Businesses prefer storing data in the cloud, but plan to invest in additional security precautions, according to the second report in Clutch’s Annual Cloud Computing Survey.
The survey includes responses from nearly 300 IT professionals at businesses across the United States that use cloud computing. Nearly 70 percent of businesses in the cloud prefer storing data in the cloud instead of on a legacy system, and these businesses are willing to invest heavily in keeping their cloud’s data secure.
More than half of companies surveyed spend more than $100,000 annually on additional cloud-security features.
Nearly seven in 10 U.S. businesses using a cloud computing service plan to increase their spending on the technology this year.
Riley Panko, Clutch’s content developer and marketer, tells Channel Partners the findings show a trend that is “perhaps paradoxical at first glance — businesses strongly prefer the cloud, but are also choosing to invest heavily in additional security features.”
“However, this just displays the multi-faceted nature of the cloud,” she said. “In many ways, it can be far more powerful and secure than a business’ own legacy system.
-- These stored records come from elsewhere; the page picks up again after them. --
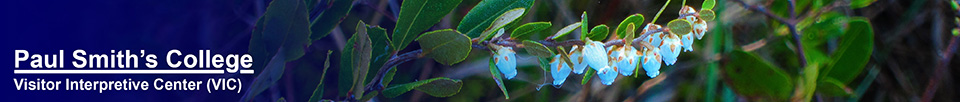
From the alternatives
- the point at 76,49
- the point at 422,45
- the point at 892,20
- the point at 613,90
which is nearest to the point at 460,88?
the point at 422,45

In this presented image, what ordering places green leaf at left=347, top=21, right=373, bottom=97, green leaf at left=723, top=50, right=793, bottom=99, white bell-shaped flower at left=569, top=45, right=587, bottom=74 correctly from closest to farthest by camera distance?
green leaf at left=347, top=21, right=373, bottom=97
white bell-shaped flower at left=569, top=45, right=587, bottom=74
green leaf at left=723, top=50, right=793, bottom=99

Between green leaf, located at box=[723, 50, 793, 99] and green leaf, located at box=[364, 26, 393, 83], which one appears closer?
green leaf, located at box=[364, 26, 393, 83]

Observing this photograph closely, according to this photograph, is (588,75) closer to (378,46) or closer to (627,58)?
(627,58)

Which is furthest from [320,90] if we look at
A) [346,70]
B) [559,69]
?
[559,69]

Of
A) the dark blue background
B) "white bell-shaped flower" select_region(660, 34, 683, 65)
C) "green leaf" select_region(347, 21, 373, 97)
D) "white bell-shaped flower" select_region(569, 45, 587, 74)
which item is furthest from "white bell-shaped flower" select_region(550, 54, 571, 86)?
the dark blue background

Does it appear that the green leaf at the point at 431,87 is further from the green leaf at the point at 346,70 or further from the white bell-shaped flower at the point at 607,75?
the white bell-shaped flower at the point at 607,75

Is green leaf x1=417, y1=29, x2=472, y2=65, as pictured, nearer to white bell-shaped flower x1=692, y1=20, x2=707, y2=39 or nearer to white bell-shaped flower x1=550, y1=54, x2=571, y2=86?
white bell-shaped flower x1=550, y1=54, x2=571, y2=86
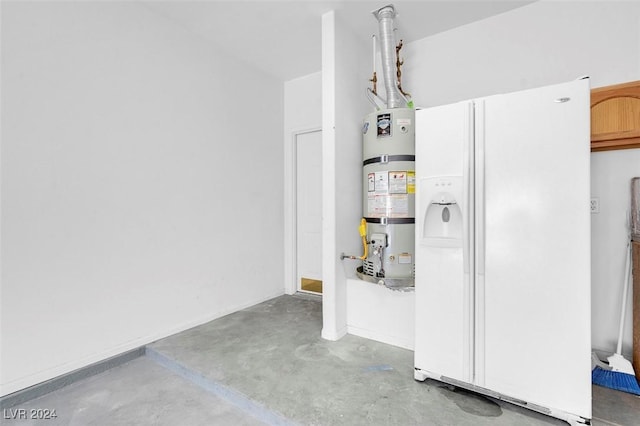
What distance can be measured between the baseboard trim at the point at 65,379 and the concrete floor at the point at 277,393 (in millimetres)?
39

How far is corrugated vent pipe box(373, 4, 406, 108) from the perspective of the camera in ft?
→ 8.46

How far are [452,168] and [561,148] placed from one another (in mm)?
536

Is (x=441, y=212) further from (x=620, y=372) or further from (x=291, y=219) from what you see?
(x=291, y=219)

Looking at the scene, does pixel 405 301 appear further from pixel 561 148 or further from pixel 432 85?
pixel 432 85

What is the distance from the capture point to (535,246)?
5.50 ft

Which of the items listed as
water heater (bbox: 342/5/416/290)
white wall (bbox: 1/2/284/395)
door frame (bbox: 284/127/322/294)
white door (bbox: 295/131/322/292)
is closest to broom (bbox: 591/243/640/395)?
water heater (bbox: 342/5/416/290)

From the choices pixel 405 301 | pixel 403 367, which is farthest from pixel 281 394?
pixel 405 301

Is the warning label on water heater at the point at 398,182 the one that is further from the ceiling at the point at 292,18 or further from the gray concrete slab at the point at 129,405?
the gray concrete slab at the point at 129,405

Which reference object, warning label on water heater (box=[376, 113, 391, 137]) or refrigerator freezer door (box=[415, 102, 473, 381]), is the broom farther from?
warning label on water heater (box=[376, 113, 391, 137])

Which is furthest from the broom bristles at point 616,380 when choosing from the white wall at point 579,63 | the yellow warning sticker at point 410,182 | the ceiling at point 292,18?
the ceiling at point 292,18

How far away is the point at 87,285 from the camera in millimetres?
2264

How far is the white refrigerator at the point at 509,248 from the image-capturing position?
1.59 m

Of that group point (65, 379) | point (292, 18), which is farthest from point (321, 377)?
point (292, 18)

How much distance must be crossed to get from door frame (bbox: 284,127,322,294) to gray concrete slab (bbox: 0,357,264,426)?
6.43 ft
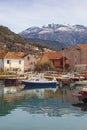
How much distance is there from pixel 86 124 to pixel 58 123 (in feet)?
9.99

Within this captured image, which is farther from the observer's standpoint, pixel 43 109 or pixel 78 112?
pixel 43 109

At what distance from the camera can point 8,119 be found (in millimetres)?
43219

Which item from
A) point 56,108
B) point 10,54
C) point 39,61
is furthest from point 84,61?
point 56,108

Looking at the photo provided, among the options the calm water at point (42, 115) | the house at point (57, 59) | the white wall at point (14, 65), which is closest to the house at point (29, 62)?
the white wall at point (14, 65)

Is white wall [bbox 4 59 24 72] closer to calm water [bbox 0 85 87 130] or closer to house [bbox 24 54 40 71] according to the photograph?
house [bbox 24 54 40 71]

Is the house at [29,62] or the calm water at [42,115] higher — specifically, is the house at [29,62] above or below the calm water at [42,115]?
above

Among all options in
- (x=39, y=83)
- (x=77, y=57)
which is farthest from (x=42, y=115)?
(x=77, y=57)

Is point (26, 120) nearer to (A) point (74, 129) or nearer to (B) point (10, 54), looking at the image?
(A) point (74, 129)

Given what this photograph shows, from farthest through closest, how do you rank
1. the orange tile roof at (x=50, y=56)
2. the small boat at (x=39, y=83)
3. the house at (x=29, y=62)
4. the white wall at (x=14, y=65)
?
the orange tile roof at (x=50, y=56)
the house at (x=29, y=62)
the white wall at (x=14, y=65)
the small boat at (x=39, y=83)

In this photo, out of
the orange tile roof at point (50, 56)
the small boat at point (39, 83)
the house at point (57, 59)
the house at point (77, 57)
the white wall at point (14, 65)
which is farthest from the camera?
the orange tile roof at point (50, 56)

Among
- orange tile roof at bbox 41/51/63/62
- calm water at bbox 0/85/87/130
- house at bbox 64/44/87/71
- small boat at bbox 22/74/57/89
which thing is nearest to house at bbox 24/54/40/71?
orange tile roof at bbox 41/51/63/62

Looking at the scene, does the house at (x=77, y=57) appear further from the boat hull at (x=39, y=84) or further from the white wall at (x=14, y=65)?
the boat hull at (x=39, y=84)

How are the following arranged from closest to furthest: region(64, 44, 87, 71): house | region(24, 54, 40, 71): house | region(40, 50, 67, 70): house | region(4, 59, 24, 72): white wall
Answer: region(4, 59, 24, 72): white wall
region(24, 54, 40, 71): house
region(64, 44, 87, 71): house
region(40, 50, 67, 70): house

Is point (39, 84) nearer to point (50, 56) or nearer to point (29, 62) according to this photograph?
point (29, 62)
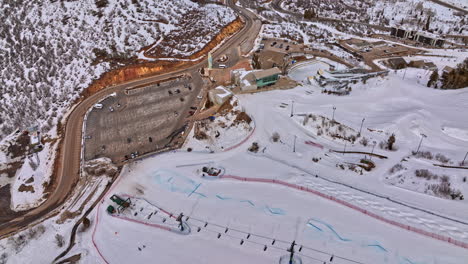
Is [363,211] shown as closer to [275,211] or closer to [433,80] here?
[275,211]

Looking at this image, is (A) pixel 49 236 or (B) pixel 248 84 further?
(B) pixel 248 84

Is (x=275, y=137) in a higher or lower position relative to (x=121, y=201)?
higher

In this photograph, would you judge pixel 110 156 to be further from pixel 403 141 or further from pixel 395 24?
pixel 395 24

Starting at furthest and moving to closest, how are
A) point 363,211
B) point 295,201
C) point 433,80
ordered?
point 433,80, point 295,201, point 363,211

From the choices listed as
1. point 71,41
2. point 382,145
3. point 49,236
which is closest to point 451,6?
point 382,145

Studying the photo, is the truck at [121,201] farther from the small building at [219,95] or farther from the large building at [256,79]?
the large building at [256,79]

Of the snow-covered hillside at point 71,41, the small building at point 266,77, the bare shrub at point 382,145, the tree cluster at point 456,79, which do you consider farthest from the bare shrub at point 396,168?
the snow-covered hillside at point 71,41
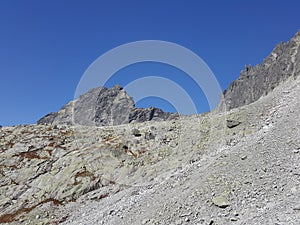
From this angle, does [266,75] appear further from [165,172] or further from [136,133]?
[165,172]

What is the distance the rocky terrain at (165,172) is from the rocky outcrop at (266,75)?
32.7m

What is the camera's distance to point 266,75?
103m

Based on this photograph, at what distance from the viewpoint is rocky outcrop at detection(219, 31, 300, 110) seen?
79881 mm

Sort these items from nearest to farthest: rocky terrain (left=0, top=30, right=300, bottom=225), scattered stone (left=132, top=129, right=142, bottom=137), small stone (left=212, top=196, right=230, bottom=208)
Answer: small stone (left=212, top=196, right=230, bottom=208) → rocky terrain (left=0, top=30, right=300, bottom=225) → scattered stone (left=132, top=129, right=142, bottom=137)

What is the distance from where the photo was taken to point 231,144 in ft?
103

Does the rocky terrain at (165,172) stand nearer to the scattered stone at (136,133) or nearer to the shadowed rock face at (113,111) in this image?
the scattered stone at (136,133)

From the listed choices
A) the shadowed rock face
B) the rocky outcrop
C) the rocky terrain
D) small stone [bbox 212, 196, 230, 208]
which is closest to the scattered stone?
the rocky terrain

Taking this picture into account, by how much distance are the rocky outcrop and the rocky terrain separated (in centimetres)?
3265

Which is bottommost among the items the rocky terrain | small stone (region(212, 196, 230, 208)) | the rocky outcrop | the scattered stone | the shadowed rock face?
small stone (region(212, 196, 230, 208))

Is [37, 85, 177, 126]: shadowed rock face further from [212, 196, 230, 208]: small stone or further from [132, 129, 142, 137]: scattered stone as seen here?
[212, 196, 230, 208]: small stone

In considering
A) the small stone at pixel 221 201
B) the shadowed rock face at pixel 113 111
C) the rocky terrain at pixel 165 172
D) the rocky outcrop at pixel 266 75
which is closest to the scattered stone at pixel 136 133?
the rocky terrain at pixel 165 172

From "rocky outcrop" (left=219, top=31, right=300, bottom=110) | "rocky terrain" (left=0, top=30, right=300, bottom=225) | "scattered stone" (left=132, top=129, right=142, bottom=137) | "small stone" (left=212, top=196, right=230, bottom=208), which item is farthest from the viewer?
"rocky outcrop" (left=219, top=31, right=300, bottom=110)

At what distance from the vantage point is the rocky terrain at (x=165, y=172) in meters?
21.3

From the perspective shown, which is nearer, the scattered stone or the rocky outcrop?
the scattered stone
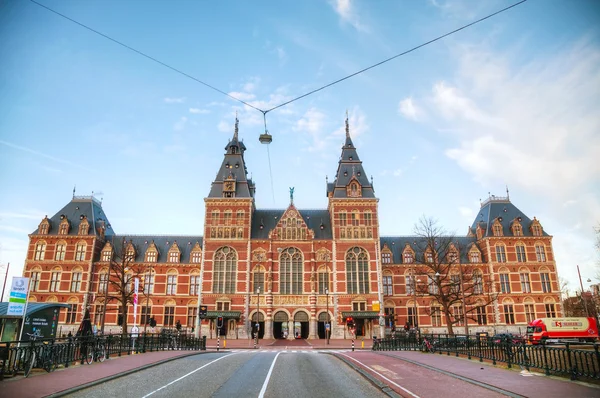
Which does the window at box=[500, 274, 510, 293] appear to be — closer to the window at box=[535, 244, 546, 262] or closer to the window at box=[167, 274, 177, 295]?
the window at box=[535, 244, 546, 262]

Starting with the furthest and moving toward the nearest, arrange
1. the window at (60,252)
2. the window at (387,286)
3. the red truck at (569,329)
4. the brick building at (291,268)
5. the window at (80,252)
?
1. the window at (387,286)
2. the window at (80,252)
3. the window at (60,252)
4. the brick building at (291,268)
5. the red truck at (569,329)

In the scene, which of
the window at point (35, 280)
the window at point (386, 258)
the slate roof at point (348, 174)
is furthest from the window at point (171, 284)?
the window at point (386, 258)

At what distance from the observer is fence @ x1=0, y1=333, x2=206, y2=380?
13.5 meters

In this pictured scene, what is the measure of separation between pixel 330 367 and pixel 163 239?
4911 cm

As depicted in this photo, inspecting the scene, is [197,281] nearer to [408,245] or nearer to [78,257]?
[78,257]

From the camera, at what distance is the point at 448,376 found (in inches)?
572

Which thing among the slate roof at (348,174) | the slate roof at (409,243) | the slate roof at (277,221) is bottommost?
the slate roof at (409,243)

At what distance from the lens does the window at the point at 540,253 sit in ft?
180

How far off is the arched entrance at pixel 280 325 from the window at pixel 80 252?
28.9 metres

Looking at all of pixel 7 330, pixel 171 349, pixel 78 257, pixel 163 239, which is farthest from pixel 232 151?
pixel 7 330

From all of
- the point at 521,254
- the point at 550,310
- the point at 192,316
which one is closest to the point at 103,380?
the point at 192,316

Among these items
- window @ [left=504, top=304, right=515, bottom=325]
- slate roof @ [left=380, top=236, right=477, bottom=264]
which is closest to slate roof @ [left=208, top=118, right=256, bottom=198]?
slate roof @ [left=380, top=236, right=477, bottom=264]

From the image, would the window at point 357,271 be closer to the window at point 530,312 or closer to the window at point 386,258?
the window at point 386,258

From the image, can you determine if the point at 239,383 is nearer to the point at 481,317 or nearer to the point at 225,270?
the point at 225,270
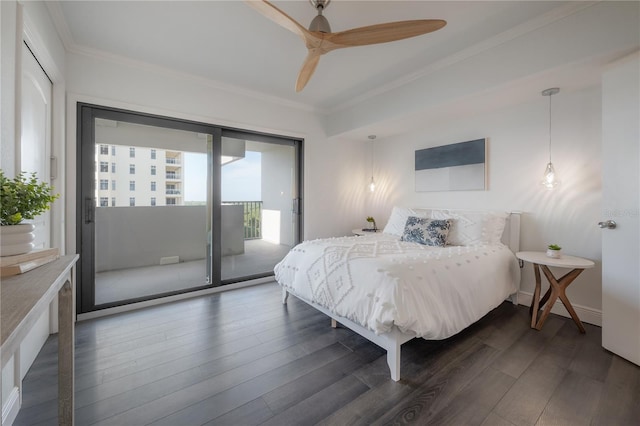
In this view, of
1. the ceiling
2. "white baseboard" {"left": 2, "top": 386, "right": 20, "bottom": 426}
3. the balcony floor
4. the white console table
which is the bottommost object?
"white baseboard" {"left": 2, "top": 386, "right": 20, "bottom": 426}

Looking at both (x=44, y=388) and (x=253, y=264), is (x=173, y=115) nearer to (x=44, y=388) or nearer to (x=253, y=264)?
(x=253, y=264)

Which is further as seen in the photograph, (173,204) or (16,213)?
(173,204)

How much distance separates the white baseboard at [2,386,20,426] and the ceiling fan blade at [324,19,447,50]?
2714 millimetres

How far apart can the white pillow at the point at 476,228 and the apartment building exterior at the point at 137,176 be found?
10.6 ft

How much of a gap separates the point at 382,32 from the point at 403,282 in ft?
5.51

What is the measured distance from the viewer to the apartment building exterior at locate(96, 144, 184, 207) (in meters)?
2.76

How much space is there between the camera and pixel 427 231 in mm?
3027

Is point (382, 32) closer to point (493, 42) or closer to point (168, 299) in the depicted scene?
point (493, 42)

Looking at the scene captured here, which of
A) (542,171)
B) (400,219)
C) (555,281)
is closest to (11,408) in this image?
(400,219)

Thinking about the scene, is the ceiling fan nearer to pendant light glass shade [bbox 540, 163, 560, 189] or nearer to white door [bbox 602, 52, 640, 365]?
white door [bbox 602, 52, 640, 365]

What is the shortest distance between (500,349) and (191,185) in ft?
11.6

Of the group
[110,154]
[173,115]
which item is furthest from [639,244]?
[110,154]

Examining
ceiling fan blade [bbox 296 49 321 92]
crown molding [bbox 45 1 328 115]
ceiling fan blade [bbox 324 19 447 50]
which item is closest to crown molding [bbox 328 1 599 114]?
ceiling fan blade [bbox 324 19 447 50]

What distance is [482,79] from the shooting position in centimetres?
250
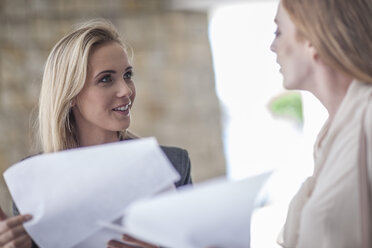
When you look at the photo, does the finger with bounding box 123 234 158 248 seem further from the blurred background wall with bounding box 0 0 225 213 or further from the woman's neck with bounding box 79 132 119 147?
the blurred background wall with bounding box 0 0 225 213

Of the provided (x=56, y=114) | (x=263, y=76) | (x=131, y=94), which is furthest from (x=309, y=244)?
(x=263, y=76)

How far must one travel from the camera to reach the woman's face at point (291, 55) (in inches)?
44.0

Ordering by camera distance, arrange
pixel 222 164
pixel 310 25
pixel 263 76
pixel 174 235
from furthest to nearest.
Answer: pixel 263 76
pixel 222 164
pixel 310 25
pixel 174 235

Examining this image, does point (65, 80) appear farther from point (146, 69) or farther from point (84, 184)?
point (146, 69)

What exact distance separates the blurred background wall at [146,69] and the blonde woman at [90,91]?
264 cm

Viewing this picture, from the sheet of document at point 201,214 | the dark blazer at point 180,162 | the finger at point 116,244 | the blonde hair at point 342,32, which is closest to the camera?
the sheet of document at point 201,214

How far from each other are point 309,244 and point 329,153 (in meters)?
0.18

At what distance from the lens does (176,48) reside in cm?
525

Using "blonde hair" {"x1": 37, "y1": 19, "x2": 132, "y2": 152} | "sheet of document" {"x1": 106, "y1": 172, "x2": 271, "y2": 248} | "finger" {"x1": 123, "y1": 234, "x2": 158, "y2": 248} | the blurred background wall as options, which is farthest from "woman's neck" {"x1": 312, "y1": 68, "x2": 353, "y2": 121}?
the blurred background wall

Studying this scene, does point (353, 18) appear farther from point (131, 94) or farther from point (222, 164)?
point (222, 164)

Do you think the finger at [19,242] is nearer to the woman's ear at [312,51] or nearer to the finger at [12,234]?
the finger at [12,234]

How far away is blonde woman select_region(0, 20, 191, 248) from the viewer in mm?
1615

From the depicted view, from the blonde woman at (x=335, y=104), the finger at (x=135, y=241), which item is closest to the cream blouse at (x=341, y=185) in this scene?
the blonde woman at (x=335, y=104)

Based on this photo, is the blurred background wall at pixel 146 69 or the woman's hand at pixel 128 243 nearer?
the woman's hand at pixel 128 243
However, there are elements that require extra focus when using the cloud — such as application-level security.”
One reason for the high investment in cloud security is companies’ greater awareness of the security risks that are out of their cloud provider’s control, according to industry experts. When it comes to application-level security, including user access, password sharing and other individual interactions, the company and its employees shoulder the responsibility.
In another finding, nearly one in four businesses in the cloud indicate that they use Internet of Things (IoT) services. However, the quality of security for IoT varies.
“We were certainly surprised to see so many businesses using IoT services,” Panko said. “This shows the importance of improving IoT security, which is often overlooked. Since many IoT devices take the form of everyday objects, they are often not considered as a prominent cybersecurity risk.”
Companies can protect themselves from security threats and prevent issues by following both mandatory and voluntary security guidelines, and implementing additional security features, such as extra encryption, according to Clutch.
“One surprising jump is that last year, 39 percent of enterprises reported following Cloud Security Alliance regulations,” Panko said. “Our survey this year showed 65 percent of all businesses following CSA regulations. While this may just mean that smaller businesses follow CSA regulations in greater numbers, it could also signify a jump in CSA’s popularity.”